Thursday, October 30, 2008

The Death of Freedom?

Man, I would love to support an African-American candidate for President. In fact, I even took a little test on "implicit / automatic" biases recently on a Harvard web site, link here, and found I have a slight automatic bias towards black people versus white people. This project is also mentioned in Malcolm Gladwell's fascinating book, "Blink", which deals with decisions humans make at a subconscious level.

But while I'd like to support a black man or woman for President, that candidate first and foremost must be someone that will uphold the Constitution and freedom, which is the main concept I feel has made America great. I don't feel Obama does this. Here is an article on National Review that captures my feelings almost exactly. A couple of paragraphs I like:

Freedom accepts that we are different. The endless variety of life assures that. I had every opportunity to become just as good a basketball player as Michael Jordan, but he has natural gifts and worked harder. If we played a hundred times, he would whip me a hundred times by about 500 points. No Change, no matter how rapturously framed, could alter that result without chaining him to the bench and rendering the game no longer recognizable as basketball. That would be perversion, not justice.
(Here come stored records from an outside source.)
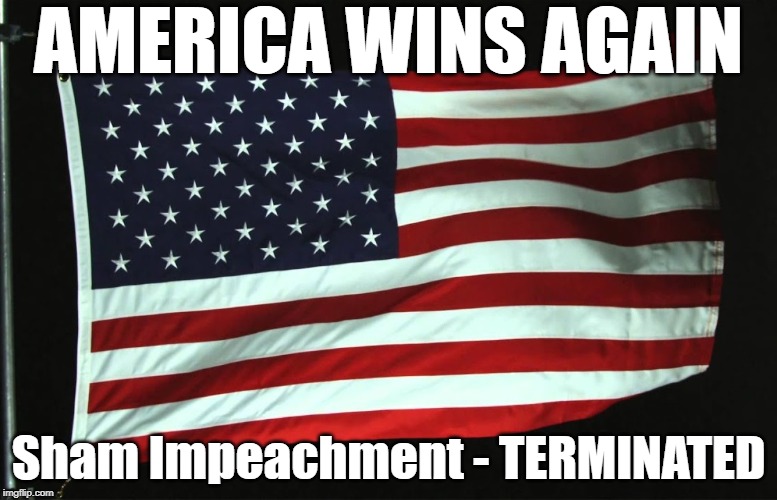 Impeachment - Terminated | AMERICA WINS AGAIN; Sham Impeachment - TERMINATED | image tagged in america,flag,wins,terminated,sham,impeachment | made w/ Imgflip meme maker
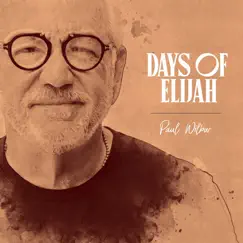 Days of Elijah - Single by Paul Wilbur album reviews, ratings, credits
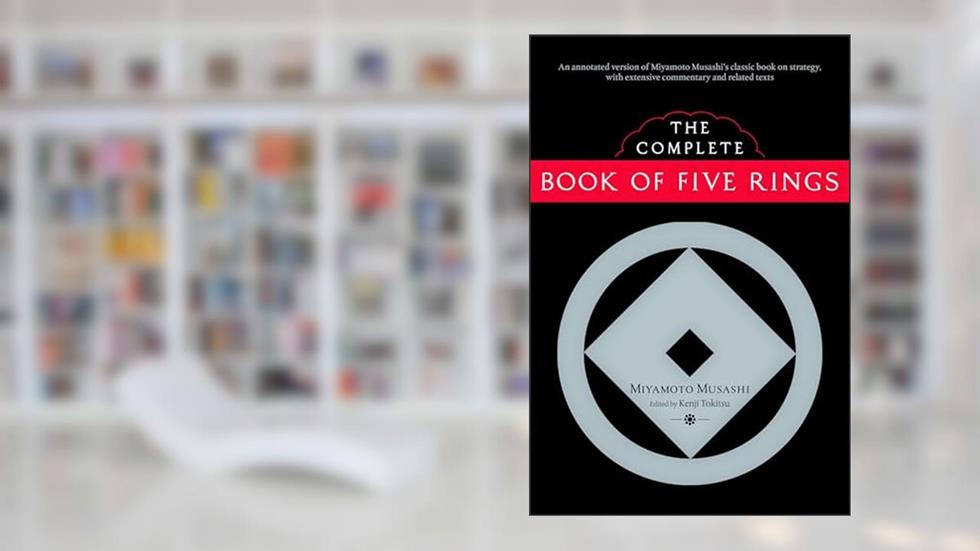 The Complete Book of Five Rings, written by Miyamoto Musashi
Yet, this is just what Obama’s “economic justice” envisions: that the government can hamstring Michael Jordan and give me enough freebies that, despite his talent and industry, he can only play me to a tie, destroying his incentive to excel while the Bulls go out of business, no longer able to afford even my mediocrity. Naturally, such an absurd system requires change. Redistribution smothers the freedom our Constitution is designed to foster. It is therefore antithetical to our law.